* _TEXTAUSZUG_:
-=-=-
BABELSBERG FÜR TOURISTEN Monographie taugt lediglich als Reiseführer
Waschechte Babelsberger sind keine Potsdamer, obwohl das Gemeinwesen rund um das berühmte Filmgelände seit Jahrzehnten von der brandenburgischen Landeshauptstadt aus regiert wird. Aber den Babelsberger stört das nicht— wenn er gen Sanssouci fährt, tut er so, als ginge es in eine andere Stadt. Dieser fast schon separatistische Lokalpatriotismus, von dem auch Zugezogene nach kurzer Zeit ergriffen werden, ist erstaunlich. Schließlich existierte Babelsberg nur ein Jahr als eigenständiges Gemeinwesen. Am 1. April 1938 wurden der Rundling Neuendorf, die böhmische Webersiedlung Nowawes, das Dörfchen Klein-Clienicke und die im vorigen Jahrhundert gegründete Villenkolonie Neubabelsberg von den Nationalsozialisten zur Stadt Babelsberg zusammengefügt. Genau ein Jahr später fand die Eingemeindung nach Potsdam statt.
-=-=-
* _EXTRAHIERTE DATEN_:

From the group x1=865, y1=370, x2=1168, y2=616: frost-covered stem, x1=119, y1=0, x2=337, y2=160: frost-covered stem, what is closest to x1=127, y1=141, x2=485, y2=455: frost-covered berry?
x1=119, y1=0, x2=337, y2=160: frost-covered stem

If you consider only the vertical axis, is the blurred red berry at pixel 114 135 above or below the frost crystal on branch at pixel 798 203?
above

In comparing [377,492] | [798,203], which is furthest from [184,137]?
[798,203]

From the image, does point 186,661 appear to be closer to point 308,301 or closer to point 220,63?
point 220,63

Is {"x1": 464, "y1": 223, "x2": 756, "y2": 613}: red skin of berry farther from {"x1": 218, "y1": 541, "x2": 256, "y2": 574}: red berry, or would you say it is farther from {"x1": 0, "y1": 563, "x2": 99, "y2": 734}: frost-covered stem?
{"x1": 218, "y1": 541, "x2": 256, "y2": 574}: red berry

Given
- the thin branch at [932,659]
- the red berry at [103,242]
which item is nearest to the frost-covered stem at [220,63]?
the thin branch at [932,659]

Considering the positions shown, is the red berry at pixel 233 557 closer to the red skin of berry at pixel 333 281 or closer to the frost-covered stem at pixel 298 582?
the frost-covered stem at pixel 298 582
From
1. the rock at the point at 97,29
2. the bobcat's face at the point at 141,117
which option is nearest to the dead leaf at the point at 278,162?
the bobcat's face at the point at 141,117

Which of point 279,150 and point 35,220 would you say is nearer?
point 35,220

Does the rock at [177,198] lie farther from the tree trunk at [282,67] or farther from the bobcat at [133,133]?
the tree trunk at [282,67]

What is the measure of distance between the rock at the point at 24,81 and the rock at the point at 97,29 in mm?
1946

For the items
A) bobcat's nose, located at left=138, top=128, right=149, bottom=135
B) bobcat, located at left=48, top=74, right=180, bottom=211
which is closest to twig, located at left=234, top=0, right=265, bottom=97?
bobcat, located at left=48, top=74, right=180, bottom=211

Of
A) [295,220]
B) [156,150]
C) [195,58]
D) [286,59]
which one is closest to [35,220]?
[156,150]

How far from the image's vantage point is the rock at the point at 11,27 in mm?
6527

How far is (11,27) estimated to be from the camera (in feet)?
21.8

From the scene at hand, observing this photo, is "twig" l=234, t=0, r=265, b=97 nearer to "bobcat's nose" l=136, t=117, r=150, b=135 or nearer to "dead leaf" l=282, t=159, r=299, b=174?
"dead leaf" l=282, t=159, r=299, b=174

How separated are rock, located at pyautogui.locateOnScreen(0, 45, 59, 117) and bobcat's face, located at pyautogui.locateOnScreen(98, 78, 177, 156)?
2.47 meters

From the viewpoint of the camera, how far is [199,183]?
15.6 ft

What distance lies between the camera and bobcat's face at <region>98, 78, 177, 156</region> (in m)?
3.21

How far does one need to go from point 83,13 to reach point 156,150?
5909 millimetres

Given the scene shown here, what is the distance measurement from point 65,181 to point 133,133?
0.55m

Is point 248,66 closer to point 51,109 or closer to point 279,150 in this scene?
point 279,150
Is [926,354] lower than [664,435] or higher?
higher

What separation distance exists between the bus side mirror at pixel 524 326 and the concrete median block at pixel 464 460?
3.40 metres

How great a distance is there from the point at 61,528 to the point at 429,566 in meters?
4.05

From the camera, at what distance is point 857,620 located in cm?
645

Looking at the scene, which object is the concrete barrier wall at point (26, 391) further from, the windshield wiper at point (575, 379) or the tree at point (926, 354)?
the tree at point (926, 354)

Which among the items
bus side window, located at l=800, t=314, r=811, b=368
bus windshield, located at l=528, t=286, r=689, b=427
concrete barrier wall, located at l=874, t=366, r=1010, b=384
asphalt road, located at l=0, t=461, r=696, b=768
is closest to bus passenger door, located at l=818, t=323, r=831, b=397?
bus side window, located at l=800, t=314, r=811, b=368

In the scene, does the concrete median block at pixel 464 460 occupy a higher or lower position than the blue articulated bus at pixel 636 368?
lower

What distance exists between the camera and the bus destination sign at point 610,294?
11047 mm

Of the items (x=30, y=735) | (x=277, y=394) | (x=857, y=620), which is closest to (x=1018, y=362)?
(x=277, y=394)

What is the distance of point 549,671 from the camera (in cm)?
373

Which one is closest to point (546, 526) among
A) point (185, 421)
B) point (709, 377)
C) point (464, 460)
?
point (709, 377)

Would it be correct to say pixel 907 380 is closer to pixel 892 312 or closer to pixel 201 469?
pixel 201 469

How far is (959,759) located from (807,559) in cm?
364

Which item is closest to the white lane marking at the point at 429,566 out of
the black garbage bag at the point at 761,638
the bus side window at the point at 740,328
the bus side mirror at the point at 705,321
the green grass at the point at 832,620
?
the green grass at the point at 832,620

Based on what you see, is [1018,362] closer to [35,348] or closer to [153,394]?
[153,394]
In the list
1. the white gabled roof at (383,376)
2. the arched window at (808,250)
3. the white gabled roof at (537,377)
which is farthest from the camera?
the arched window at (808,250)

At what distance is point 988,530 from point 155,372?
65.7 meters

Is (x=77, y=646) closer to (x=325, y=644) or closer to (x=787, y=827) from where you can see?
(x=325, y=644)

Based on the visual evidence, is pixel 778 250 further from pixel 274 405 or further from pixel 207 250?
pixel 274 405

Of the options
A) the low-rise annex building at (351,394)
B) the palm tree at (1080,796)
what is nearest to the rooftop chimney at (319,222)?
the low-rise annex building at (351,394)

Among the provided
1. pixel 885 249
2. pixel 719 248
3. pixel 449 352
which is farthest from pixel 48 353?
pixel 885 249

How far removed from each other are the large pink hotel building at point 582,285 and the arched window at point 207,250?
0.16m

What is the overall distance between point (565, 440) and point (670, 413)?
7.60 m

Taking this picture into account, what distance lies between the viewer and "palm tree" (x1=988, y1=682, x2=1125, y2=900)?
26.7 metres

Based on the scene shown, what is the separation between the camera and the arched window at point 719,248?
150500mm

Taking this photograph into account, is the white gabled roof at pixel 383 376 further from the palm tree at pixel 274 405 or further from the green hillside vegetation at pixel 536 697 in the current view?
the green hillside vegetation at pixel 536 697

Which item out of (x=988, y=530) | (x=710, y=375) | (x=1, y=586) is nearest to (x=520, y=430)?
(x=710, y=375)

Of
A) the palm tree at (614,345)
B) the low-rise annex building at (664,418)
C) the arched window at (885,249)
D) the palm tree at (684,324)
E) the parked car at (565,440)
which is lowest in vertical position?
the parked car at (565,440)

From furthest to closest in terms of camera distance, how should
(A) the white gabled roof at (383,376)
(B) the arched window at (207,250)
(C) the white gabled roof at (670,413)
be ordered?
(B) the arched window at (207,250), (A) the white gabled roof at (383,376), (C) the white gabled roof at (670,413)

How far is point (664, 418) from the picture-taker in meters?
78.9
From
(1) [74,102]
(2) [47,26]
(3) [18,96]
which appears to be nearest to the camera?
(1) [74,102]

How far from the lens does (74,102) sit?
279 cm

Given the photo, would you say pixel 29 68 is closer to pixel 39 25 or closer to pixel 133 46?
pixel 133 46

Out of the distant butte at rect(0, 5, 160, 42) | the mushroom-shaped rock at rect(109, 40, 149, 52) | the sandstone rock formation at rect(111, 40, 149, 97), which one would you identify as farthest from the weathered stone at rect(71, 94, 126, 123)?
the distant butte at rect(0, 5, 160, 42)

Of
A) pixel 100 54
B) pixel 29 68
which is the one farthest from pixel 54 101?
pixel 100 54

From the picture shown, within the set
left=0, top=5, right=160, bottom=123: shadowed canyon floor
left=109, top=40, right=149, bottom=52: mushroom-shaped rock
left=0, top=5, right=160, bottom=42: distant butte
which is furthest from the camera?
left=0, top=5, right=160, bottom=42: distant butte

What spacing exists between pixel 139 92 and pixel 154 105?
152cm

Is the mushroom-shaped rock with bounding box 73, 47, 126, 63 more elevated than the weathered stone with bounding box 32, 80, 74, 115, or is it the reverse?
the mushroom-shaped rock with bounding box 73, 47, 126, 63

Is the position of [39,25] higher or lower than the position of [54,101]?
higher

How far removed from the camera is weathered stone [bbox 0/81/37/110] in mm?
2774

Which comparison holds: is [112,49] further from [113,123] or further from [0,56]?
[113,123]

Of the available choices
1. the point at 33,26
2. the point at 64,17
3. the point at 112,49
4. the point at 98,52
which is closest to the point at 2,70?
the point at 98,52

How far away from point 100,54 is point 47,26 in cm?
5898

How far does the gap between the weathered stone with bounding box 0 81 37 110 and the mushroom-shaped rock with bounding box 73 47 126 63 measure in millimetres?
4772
-=-=-
* _AUFGABENLISTE_:
A) Stimmen die folgenden Aussagen mit dem Textauszug über Babelsberg überein? Antworte jeweils mit Ja oder Nein und zitiere die entscheidenden Worte wörtlich: (i) Babelsberg bestand nur ein Jahr lang als eigenständiges Gemeinwesen. (ii) Zugezogene bleiben vom Babelsberger Lokalpatriotismus unberührt. (iii) Die Eingemeindung nach Potsdam erfolgte zwei Jahre nach dem Zusammenschluss zur Stadt Babelsberg.
B) Übersetze diesen Satz aus dem Textauszug über Babelsberg ins Englische: „Dieser fast schon separatistische Lokalpatriotismus, von dem auch Zugezogene nach kurzer Zeit ergriffen werden, ist erstaunlich.“

* _LÖSUNGEN_:
A)
(i) Ja: „Schließlich existierte Babelsberg nur ein Jahr als eigenständiges Gemeinwesen.“
(ii) Nein: „von dem auch Zugezogene nach kurzer Zeit ergriffen werden“
(iii) Nein: „Genau ein Jahr später fand die Eingemeindung nach Potsdam statt.“

B) This almost separatist local patriotism, which even newcomers are gripped by after a short time, is astonishing.